> [Extrait du document]:
Opinion

Le 6 décembre, nous avons besoin de lucidité et de courage pour mettre fin à la violence fondée sur le genre


Je me souviens où j’étais le 6 décembre 1989, lorsque j’ai appris que 14 femmes avaient été assassinées à l’École Polytechnique de Montréal. Je me souviens de la nausée que j’ai ressentie lorsque j’ai appris qu’elles avaient été tuées parce qu’elles étaient des femmes.

Je me souviens aussi d’avoir suivi de très près les reportages sur les événements. Certains affirmaient que c’était un acte commis par un homme malade, un extrémiste obéissant à ses propres motivations secrètes.

Les féministes engagées dans la lutte contre la violence, que je connaissais bien, offraient une analyse différente. Elles ont mis le grand public au défi de réfléchir à un phénomène plus global de violence contre les femmes au Canada. Un phénomène où les femmes sont ciblées et tuées sur une base quotidienne, parce qu’elles sont des femmes, généralement par des hommes qu’elles connaissent. Ces personnes demandaient à ce que cette tuerie soit analysée dans le contexte de la violence fondée sur le genre, de la discrimination et du manque de respect que subissent les femmes jour après jour.

Beaucoup de choses ont changé depuis. Les choses étant ce qu’elles sont aujourd’hui, nous risquons d’oublier qu’il n’y a pas si longtemps, les gens ne parlaient pas des sévices commis par les partenaires intimes ni des violences sexuelles. Lors des rares cas où ces violences étaient mentionnées, elles étaient généralement considérées comme « une affaire privée entre lui et elle ». Si quelqu’un vous maltraitait, en particulier lorsqu’il s’agissait de votre partenaire ou d’un membre de votre famille, vous n’étiez pas censée « laver votre linge sale en public ». Si vous étiez témoin des événements, vous n’étiez pas censé révéler que vous saviez ce qui se passait.

> [Actions à effectuer]:
A – Convertissez en liste JSON de chaînes, une chaîne par ligne et sans les lignes vides, les lignes présentées plus bas, de la toute première jusqu'à la ligne contenant « which is seen » incluse. Omettez les images dans la réponse.
B – Poursuivez le texte d'opinion sur le 6 décembre à partir de sa dernière phrase.
Le texte d'opinion sur le 6 décembre et les lignes présentées plus bas sont sans rapport entre eux.

> [Matériel de travail]:

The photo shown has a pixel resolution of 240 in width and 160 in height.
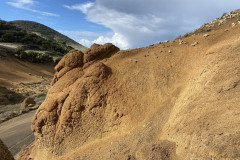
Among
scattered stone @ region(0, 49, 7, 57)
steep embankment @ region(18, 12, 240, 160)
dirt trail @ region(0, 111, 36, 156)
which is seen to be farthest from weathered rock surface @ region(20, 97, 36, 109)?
scattered stone @ region(0, 49, 7, 57)

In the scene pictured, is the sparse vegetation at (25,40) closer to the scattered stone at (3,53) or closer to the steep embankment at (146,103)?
the scattered stone at (3,53)

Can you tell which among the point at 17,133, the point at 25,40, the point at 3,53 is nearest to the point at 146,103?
the point at 17,133

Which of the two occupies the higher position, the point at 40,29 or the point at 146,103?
the point at 40,29

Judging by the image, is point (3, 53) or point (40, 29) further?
point (40, 29)

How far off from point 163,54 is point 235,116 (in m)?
3.72

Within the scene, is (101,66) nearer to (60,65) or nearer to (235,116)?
(60,65)

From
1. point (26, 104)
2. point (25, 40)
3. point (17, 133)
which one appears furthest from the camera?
point (25, 40)

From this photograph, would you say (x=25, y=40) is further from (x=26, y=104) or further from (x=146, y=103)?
(x=146, y=103)

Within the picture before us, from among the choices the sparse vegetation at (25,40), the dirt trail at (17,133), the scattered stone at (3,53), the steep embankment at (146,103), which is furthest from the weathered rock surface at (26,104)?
the sparse vegetation at (25,40)

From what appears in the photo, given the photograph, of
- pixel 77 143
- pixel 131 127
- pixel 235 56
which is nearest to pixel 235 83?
pixel 235 56

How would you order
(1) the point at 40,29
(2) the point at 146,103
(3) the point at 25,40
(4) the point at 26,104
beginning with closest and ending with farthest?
1. (2) the point at 146,103
2. (4) the point at 26,104
3. (3) the point at 25,40
4. (1) the point at 40,29

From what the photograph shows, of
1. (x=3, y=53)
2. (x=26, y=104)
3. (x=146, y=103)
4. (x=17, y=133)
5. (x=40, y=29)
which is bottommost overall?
(x=17, y=133)

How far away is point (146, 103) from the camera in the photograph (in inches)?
224

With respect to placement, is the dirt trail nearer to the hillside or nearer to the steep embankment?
the steep embankment
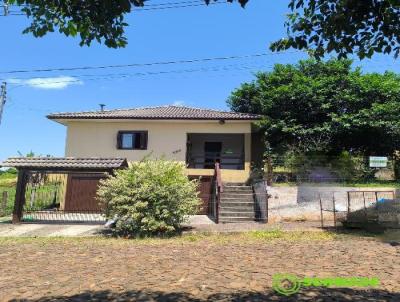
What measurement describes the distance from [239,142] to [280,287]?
1771 centimetres

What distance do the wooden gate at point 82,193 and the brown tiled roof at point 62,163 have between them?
77.0 inches

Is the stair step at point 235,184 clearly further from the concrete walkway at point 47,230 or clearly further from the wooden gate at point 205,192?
the concrete walkway at point 47,230

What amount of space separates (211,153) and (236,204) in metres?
6.13

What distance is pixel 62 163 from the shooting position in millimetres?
17219

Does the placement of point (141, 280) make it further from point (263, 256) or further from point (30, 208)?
point (30, 208)

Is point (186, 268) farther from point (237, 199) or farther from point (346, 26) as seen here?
point (237, 199)

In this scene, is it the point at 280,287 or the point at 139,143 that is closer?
the point at 280,287

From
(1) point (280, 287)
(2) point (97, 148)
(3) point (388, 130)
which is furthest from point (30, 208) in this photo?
(3) point (388, 130)

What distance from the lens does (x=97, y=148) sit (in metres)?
22.3

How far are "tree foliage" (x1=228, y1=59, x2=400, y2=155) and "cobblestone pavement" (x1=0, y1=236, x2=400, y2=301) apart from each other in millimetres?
11094

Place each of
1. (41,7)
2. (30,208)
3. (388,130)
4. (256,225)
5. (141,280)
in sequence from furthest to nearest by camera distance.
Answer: (388,130), (30,208), (256,225), (141,280), (41,7)

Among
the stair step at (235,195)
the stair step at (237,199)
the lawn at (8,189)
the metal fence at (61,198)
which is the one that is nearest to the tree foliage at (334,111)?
the stair step at (235,195)

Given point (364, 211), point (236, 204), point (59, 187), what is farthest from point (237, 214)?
point (59, 187)

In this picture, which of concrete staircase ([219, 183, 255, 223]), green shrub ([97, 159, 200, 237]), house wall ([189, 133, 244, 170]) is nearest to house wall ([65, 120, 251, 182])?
house wall ([189, 133, 244, 170])
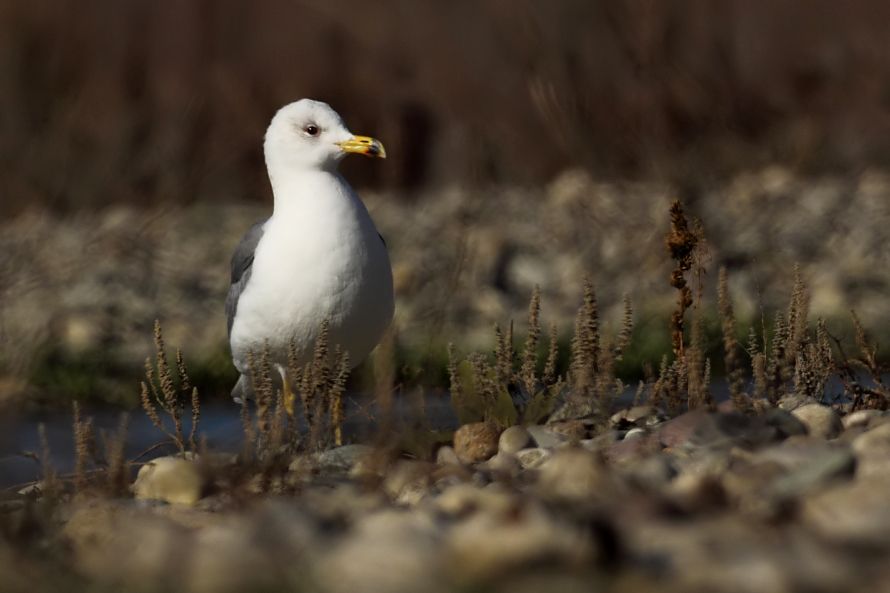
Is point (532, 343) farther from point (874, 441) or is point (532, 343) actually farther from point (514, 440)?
point (874, 441)

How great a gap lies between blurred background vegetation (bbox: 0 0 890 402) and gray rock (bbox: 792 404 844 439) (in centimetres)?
598

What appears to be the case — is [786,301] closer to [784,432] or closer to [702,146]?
[702,146]

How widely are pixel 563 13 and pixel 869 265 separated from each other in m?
3.45

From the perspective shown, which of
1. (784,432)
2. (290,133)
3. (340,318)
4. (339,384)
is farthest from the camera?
(290,133)

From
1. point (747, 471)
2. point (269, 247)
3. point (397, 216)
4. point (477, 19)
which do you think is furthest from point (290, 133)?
point (477, 19)

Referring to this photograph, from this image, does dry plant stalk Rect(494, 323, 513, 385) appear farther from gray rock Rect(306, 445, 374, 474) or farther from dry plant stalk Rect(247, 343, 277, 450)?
dry plant stalk Rect(247, 343, 277, 450)

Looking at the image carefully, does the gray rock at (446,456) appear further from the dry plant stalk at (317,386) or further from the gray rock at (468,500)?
the gray rock at (468,500)

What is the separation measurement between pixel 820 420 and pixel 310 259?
5.91ft

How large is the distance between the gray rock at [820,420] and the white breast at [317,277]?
1565 mm

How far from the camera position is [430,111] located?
41.5ft

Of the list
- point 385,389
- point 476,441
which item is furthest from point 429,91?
point 385,389

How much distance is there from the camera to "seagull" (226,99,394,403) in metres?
5.41

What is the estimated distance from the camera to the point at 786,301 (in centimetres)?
888

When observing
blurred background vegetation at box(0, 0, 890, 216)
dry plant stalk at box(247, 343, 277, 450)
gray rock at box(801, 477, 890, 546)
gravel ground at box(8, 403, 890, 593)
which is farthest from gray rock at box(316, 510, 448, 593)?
blurred background vegetation at box(0, 0, 890, 216)
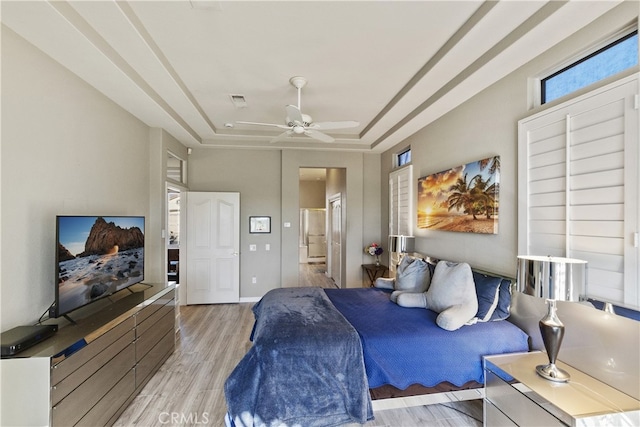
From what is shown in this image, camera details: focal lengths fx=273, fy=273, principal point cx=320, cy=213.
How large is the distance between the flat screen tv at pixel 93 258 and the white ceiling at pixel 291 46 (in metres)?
1.28

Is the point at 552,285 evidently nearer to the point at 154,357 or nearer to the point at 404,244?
the point at 404,244

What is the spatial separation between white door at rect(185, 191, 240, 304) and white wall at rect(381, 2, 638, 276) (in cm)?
331

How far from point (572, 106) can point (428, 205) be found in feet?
6.18

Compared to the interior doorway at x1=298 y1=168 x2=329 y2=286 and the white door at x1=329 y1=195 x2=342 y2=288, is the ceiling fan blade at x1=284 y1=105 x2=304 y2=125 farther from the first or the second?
the interior doorway at x1=298 y1=168 x2=329 y2=286

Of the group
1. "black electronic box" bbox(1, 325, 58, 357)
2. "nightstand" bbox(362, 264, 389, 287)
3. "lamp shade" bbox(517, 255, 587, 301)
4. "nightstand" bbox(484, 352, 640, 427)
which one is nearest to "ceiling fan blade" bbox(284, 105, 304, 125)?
"lamp shade" bbox(517, 255, 587, 301)

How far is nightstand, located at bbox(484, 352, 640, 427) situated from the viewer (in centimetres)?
142

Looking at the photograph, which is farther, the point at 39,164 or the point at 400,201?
the point at 400,201

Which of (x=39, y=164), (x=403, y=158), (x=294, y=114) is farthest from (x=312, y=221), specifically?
(x=39, y=164)

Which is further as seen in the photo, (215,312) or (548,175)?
(215,312)

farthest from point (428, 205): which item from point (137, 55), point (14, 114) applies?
point (14, 114)

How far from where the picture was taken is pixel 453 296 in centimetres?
232

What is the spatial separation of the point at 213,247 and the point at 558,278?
4.61m

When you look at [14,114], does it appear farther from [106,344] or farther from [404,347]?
[404,347]

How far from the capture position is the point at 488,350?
2061 millimetres
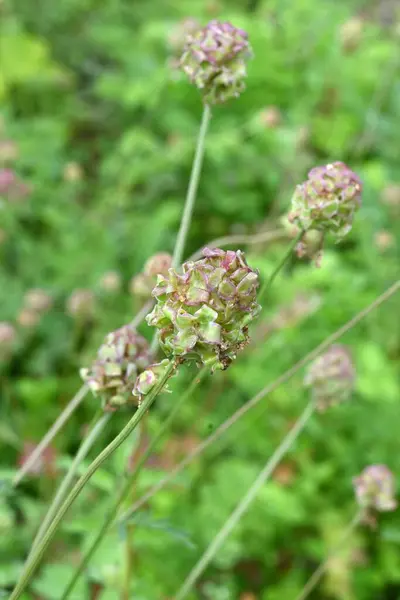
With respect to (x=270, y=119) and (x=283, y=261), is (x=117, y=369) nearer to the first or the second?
(x=283, y=261)

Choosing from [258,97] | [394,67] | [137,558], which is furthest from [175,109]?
[137,558]

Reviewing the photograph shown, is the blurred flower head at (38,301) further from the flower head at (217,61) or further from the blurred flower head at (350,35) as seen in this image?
the blurred flower head at (350,35)

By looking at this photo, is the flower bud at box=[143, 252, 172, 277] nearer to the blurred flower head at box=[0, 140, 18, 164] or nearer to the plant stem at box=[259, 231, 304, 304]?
the plant stem at box=[259, 231, 304, 304]

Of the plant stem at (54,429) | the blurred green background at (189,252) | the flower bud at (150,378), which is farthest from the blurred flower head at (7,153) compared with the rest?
the flower bud at (150,378)

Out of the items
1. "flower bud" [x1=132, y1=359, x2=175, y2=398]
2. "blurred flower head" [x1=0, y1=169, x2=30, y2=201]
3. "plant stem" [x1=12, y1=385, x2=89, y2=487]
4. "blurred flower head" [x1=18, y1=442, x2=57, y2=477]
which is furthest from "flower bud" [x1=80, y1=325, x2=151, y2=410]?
"blurred flower head" [x1=0, y1=169, x2=30, y2=201]

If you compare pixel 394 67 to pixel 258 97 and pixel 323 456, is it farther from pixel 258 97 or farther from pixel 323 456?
pixel 323 456
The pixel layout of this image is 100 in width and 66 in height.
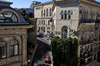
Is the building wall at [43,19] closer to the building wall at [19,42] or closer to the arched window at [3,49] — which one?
the building wall at [19,42]

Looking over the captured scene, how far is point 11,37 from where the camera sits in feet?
42.5

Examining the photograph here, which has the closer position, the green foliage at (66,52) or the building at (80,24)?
the green foliage at (66,52)

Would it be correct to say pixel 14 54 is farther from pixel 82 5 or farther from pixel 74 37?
pixel 82 5

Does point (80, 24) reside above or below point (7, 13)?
below

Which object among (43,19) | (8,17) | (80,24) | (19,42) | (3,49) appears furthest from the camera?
(43,19)

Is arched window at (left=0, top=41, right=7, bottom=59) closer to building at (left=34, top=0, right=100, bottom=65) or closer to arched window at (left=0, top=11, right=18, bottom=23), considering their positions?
arched window at (left=0, top=11, right=18, bottom=23)

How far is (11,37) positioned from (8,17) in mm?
2237

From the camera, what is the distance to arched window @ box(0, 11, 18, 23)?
12.3 meters

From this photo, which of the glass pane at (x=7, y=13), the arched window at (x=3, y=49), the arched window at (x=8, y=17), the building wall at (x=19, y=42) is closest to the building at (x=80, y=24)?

> [Résultats]:
A –
[
  "The photo shown has a pixel resolution of 240 in width and 160 in height.",
  "Among",
  "scattered stone @ region(0, 49, 7, 57)",
  "steep embankment @ region(18, 12, 240, 160)",
  "dirt trail @ region(0, 111, 36, 156)",
  "which is seen to be farthest from weathered rock surface @ region(20, 97, 36, 109)?"
]

B –
Le Canada n’a pas toujours disposé de refuges pour femmes, de lignes d’écoute téléphonique, de programmes d’éducation sur les relations saines, etc. Ces initiatives ont été lancées dans les années 1970, essentiellement non pas par les gouvernements, les commissions scolaires ou les services sociaux et de santé, mais par des féministes et des survivantes qui ont collaboré avec des donateurs avisés pour combler les lacunes dans leurs collectivités.

Ce sont les voix féministes qui ont été les premières à agir et qui ont réussi à faire évoluer le débat public sur la violence fondée sur le genre. Elles ont sonné l’alarme sur l’ampleur de cette violence : les personnes qui y sont les plus vulnérables, ses caractéristiques et ses cycles, et les moyens de la prévenir.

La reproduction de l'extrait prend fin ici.